**Quoted passage:**
..............................

After a stunning performance in 2020, China has been one of the weakest stock markets in the world this year as a number of political interventions have unsettled investors. From computer games to education, Beijing’s tough new regulations have had a material impact on the share prices of listed companies. But does this hardline approach mean that investors should steer clear of China, or is it just part of the risk associated with buying into the world’s second largest economy?
What's Happening in China?
China’s rulers are currently concerned about the nation’s youth, describing computer games as “spiritual opium” and insisting they cut down on screen time. They are also cracking down on online tutors, which have flourished amid rising anxiety about results among students and parents. Now these companies can’t make profits or receive foreign investment and the whole sector has been wrongfooted. Shares in the likes of New Oriental Education & Technology (09901), TAL Education (TAL), China East Education Holdings (00667), Wisdom Education (06068) and China Maple Leaf (01317) have crumbled. Morningstar analysts have placed some of these companies’ ratings under review until the situation becomes clearer.
Why does this matter to overseas investors? The computer games element of this crackdown is perhaps most concerning, as the industry is a huge part of the growth potential of EM giants like Tencent, a former stock of the week and the second biggest company in the MSCI Emerging Markets Index. Tencent’s blockbuster game Honour of Kings was singled out as an example for causing a detrimental impact to the country’s youth.
Let's look at the reasons for and against holding Chinese equities after this latest regulatory squeeze, and how fund managers have reacted.

..............................

**What you need to do:** Keep writing the article about Chinese stocks and Beijing's crackdown, picking up right after its last sentence.

**Provided material:**
..............................

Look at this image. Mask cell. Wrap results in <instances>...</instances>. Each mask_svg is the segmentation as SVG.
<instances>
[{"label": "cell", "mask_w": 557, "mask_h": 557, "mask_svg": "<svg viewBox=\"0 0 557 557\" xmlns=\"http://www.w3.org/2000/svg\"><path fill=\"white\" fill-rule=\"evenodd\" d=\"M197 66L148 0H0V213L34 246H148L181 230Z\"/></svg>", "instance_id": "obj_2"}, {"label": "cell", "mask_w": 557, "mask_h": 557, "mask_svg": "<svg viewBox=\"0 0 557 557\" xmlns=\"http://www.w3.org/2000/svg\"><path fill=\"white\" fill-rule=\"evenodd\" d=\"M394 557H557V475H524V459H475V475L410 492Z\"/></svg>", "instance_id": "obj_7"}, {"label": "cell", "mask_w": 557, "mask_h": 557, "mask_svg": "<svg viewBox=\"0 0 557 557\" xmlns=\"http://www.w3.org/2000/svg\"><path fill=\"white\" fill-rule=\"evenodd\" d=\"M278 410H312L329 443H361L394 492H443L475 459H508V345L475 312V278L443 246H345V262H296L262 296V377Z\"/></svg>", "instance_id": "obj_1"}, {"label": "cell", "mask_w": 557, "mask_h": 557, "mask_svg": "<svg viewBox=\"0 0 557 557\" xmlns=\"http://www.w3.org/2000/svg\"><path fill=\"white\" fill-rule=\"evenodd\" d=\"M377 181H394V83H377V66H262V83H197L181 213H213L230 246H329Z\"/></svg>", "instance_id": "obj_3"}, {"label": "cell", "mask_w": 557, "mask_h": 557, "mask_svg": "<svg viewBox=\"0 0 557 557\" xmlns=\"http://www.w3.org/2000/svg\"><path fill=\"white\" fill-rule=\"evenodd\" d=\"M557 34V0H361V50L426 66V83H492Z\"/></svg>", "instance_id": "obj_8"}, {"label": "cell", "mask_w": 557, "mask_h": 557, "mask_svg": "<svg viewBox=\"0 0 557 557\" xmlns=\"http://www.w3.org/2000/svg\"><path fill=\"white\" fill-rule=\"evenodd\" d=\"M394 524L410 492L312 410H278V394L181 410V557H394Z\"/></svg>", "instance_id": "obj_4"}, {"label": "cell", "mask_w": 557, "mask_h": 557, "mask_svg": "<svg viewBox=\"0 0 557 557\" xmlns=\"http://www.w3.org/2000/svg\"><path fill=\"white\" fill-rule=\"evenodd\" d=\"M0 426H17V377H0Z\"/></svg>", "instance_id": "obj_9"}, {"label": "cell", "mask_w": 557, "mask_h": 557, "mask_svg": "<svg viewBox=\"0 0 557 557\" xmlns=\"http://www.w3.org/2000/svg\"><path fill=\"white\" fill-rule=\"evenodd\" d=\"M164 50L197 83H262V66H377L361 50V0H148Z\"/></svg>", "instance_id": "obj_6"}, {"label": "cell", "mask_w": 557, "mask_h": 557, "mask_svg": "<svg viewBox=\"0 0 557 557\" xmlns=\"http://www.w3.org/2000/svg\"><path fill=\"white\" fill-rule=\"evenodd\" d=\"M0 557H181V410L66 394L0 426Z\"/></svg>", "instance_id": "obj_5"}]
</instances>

..............................

**The reply:**
Reasons to Hold
1) Investing in emerging Asia has always been fraught with political risk. Last year, Beijing squashed Ant’s IPO and earlier in 2021, authorities changed the goalposts for Uber rival DiDi (DIDI) just as it floated in New York. “There are clearly a whole series of risks you take on implicitly when you allocate money to this part of the world,” says FSSA Asia Pacific fund manager Richard Jones. Investors should not be surprised when Beijing flexes its muscles, he adds. “China has always been an interventionist economy,” says Shore Financial Planning’s Ben Yearsley.
2) Regulatory changes are nothing new in China, but this time they’ve hit sectors owned by foreign investors so people have taken more notice. “We think the market has overreacted to China’s recent regulations,” says Jimmy Chen, manager of the Comgest Growth China fund, which has a Morningstar Analyst Rating of Bronze.
3) Investors may face volatility in the short term, but the Chinese market hasn’t collapsed this year despite the biggest intervention in the economy since the markets opened to foreign investors 1990s. The Shanghai Composite Index is actually up in the year to date, although by less than 1%. In a world starved of genuine growth opportunities, China will always boast dynamic companies whatever the political climate. “That’s why everyone comes back to China, there’s secular growth, there’s innovation,” Jones adds.
Reasons to Sell
1) China investors are being too complacent, say the managers of the Ruffer Investment Trust (RICA), and not fully pricing in political risk. This threatens global stock markets too, they say: “This will not be the last barrage in the burgeoning capital markets war, nor the last nasty surprise for financial markets.”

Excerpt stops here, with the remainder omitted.